PARA operator angkutan umum jarak jauh yang disebut AKAP (Antar Kota Antar Provinsi) khususnya trayek Jakarta dan kota-kota lain di Jawa Tengah, DIY, dan Jawa Timur saat ini mengalami senjakala menuju ke kebangkrutan.
Akar masalahnya bukan lantaran mereka tidak mampu meningkatkan pelayanan kepada konsumen, tapi akibat kebijakan yang tidak berorientasi pada kepentingan penumpang, misalnya keharusan pemberangkatan penumpang dari Terminal Pulogebang di Jakarta Timur, yang lokasinya jauh dari tempat tinggal penumpang yang umumnya di pinggiran.
Keharusan pemberangkatan penumpang dari Terminal Pulogebang itu telah menimbulkan beban tersendiri bagi calon penumpang bus AKAP, baik dari segi waktu, energi, maupun biaya. Pada akhirnya hal itu membuat mereka malas untuk menggunakan bus AKAP dan mencari alternatif lain, termasuk angkutan omprengan yang ilegal, tapi mudah diakses dan jauh lebih efisien.
Taruhlah contoh bila calon penumpang itu bertempat tinggal di Ciledug, Cikunir, Lebakbulus, Bintaro, Pondok Pinang, Ciputat, Pamulang, Depok, Daan Mogot, Jelambar, Cengkareng, Pluit, dan sebagainya. Kemudian mereka harus naik bus dari Pulogebang jika ingin pergi ke Tegal, Pekalongan, Pemalang, Semarang, Salatiga, Purwokerto, Yogyakarta, Wonosari, Solo, Wonogiri, Ngawi, dan kota-kota lain di Jawa Tengah dan Jawa Timur.
Bayangkan saja, berapa waktu yang harus mereka butuhkan dan berapa rupiah dana yang harus mereka keluarkan untuk sampai ke Terminal Pulogebang. Sementara itu, penumpang bus AKAP tersebut sudah terlalu capek kerja fisik dan uang mereka cekak.
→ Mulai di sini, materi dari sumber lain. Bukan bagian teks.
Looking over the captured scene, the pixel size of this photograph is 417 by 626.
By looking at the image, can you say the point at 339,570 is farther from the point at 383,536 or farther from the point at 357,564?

Oleh karena itu, daripada mereka naik bus AKAP yang untuk bisa naiknya harus ke Terminal Pulogebang, lebih baik naik omprengan yang bisa didapatkan di dekat rumah dan dapat mengantarkan mereka sampai tujuan dengan mudah.
Perencanaan masa lalu
Terminal Pulogebang ini memang dirancang menjadi terminal terpadu dan selalu dibanggakan bakal menjadi terminal termegah di ASEAN.